Headlines focused on the additional 2% reduction in personal income tax rates negotiated by the House, Senate, and Executive branches. This additional reduction beyond the 4% cut comes from the revenue trigger in the 2023 tax cut bill and reductions in base spending elsewhere in government.
Legislators Made Adjustments to the Revenue Trigger for the Income Tax Cuts
A feature less touted in special session coverage is a change in the implementation of the revenue trigger. When legislators passed the big tax reform bill in 2023, they designed the revenue trigger so that on August 15, 2024, and every August 15 thereafter, the Secretary of Revenue would determine if the prior fiscal year’s revenue collections surpassed the inflation-adjusted base-year revenues. If a surplus existed, the revenue trigger initiated an additional income tax reduction for the fiscal year that would already be briefly underway.
The income tax bill passed during the special session, SB 2033, changes the operation of the revenue trigger starting August 15, 2025. Once again, policymakers will compare the final revenue numbers from the previous fiscal year to the inflation-adjusted base-year revenues as before. However subsequent income tax rate reductions, if applicable, will apply to the second taxable year. Put more concretely, if revenue collections for the fiscal year July 1, 2024, to June 30, 2025, come up rosy in August 2025, it won’t be until 2027 when taxpayers begin seeing the additional personal income tax reductions.
I like seeing more money in my pockets sooner as much as the next person. But I respect the prudence and deliberate cadence the legislature is taking on additional income tax reductions. This pathway provides more surety to revenue forecasts, reduces the moving parts year over year for the legislature in the budgeting process, allows all parties more time to adjust properly to changing economic conditions, and mitigates possibilities that West Virginia might be doing “too much, too fast” and putting the state in a precarious fiscal situation.
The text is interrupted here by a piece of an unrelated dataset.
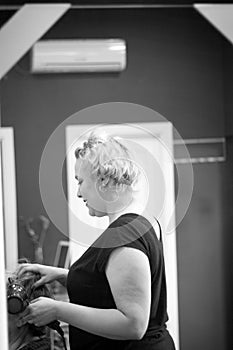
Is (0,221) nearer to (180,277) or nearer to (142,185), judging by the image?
(142,185)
Childcare Discussion During Special Session
Over the summer, statewide discussions about childcare for working families in West Virginia captured a lot of oxygen. Many may still argue that state legislators should do more on that front. However, the legislature took one action to help alleviate some of the financial concerns. They created a new state child and dependent care tax credit. Specifically, this new credit provides 50% of the amount of the same federal tax credit against personal income taxes. While helpful for some when tax season rolls around, people should recognize this effort as one piece in solving the puzzle of available and affordable childcare.